▶ [DOCUMENT PASSAGE]

Jobs

October 22, 2013;Bureau of Labor Statistics

 

The partial government shutdown delayed the release of the October jobs report by the Bureau of Labor Statistics. The headlines were that total nonfarm payroll employment rose by 148,000 jobs in September, and the unemployment rate was roughly 7.2 percent, down a statistically insignificant 1 percent from August’s 7.3 percent. Unemployment for Asians was 5.3 percent, for whites 6.3, Latinos 9.0, and blacks 12.9 percent.

Overall, it looked like nothing much changed in September. There were still 4.1 million Americans who have been jobless for 27 weeks or more, classified as long-term unemployed. The civilian labor force participation rate was still around 63.2 percent, and the number of people working part-time for economic reasons; that is, classified as involuntary part-time workers, was 7.9 million. The average workweek was also pretty much unchanged at 34.5 hours.

Is this jobs report a sign of stability, sluggishness, stagnation, or what? For nonprofits, there are some aspects to note, not necessarily good economic news:

  • This report covers the month prior to the 16-day government shutdown. As a result, the numbers for October should be expected to show a potential job loss, as the shutdown sucked $24 billion out of the economy, according to Standard & Poor’s. With the reverberations of the shutdown causing delays in future BLS reports, the November jobs report will be issued later than usual too (on November 8th, instead of November 1st).
  • The jobs increase is not good. Economists had expected the report to be 185,000 or even as high as 200,000. Last year’s monthly jobs increase was 185,000, which is itself pretty low for generating jobs sufficient to cover population growth and reduce the rolls of the unemployed—148,000 jobs a month isn’t going to do it.
  • Economist Jared Bernstein prefers a quarterly rather than monthly analysis of job growth. He noted that job growth averaged only 143,000 per month in the July/August/September quarter, down from 182,000 in the previous three-month period, and 207,000 in the quarter before. It paints a gloomy picture for Bernstein: “We’re four years into a recovery that began in the second half of 2009, yet unemployment is still highly elevated, and job growth is once again decelerating,” he writes. “Where is all that growth going? Clearly, not so much to those who depend on paychecks but to those who depend on asset portfolios.”

▶ [EXCERPTED DATA]
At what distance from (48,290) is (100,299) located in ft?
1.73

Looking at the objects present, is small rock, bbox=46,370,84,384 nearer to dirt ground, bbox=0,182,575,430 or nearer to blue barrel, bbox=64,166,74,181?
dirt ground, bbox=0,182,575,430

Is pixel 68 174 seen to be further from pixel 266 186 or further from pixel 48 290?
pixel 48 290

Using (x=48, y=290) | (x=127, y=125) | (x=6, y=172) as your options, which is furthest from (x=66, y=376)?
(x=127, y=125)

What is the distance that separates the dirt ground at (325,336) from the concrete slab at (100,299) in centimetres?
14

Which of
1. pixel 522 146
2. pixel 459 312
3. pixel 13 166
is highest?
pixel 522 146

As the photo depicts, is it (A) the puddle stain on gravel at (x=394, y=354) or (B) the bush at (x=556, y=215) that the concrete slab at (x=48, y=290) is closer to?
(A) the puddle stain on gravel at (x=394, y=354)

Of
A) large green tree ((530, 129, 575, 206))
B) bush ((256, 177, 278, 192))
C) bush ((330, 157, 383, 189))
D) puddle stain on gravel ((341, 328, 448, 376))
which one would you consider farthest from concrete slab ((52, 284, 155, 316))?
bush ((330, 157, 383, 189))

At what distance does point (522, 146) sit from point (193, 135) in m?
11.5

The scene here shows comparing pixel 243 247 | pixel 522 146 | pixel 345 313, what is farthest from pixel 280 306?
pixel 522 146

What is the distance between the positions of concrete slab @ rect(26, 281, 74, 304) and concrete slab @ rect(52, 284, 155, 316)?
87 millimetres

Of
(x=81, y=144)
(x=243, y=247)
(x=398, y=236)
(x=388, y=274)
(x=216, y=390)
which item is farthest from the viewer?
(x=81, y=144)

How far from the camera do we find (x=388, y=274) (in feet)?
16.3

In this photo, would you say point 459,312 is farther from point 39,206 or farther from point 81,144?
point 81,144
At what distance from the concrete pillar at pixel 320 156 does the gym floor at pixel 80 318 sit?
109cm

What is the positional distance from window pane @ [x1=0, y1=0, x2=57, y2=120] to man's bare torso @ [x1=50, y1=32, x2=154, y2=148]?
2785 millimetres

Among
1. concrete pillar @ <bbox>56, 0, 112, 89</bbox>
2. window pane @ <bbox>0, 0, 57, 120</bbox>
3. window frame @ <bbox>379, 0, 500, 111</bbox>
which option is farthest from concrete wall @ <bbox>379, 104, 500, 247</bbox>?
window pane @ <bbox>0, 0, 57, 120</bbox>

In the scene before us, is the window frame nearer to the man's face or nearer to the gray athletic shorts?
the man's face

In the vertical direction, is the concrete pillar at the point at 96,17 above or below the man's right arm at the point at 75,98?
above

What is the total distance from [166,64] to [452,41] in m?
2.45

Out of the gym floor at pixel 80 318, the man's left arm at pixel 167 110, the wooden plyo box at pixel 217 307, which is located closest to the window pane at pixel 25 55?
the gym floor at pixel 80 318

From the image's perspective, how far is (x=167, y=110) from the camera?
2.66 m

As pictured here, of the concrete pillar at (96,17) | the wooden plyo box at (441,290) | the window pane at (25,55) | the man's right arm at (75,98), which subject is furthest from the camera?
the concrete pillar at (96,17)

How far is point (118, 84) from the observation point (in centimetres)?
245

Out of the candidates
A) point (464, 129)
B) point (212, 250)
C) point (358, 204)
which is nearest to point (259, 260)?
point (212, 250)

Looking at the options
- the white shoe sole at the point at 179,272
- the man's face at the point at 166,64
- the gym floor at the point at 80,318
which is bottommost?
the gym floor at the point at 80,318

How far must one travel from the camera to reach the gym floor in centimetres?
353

▶ [EXERCISES TO COMPLETE]
- a) According to the jobs article, why should the October numbers be expected to show a possible job loss?
- b) Show every line in the records that contains the word "frame".

▶ [EXERCISE ANSWERS]
- a) The October numbers may show a job loss because of the 16-day government shutdown. According to Standard & Poor's, that shutdown took $24 billion out of the economy.

- b)
3. window frame @ <bbox>379, 0, 500, 111</bbox>
In the scene before us, is the window frame nearer to the man's face or nearer to the gray athletic shorts?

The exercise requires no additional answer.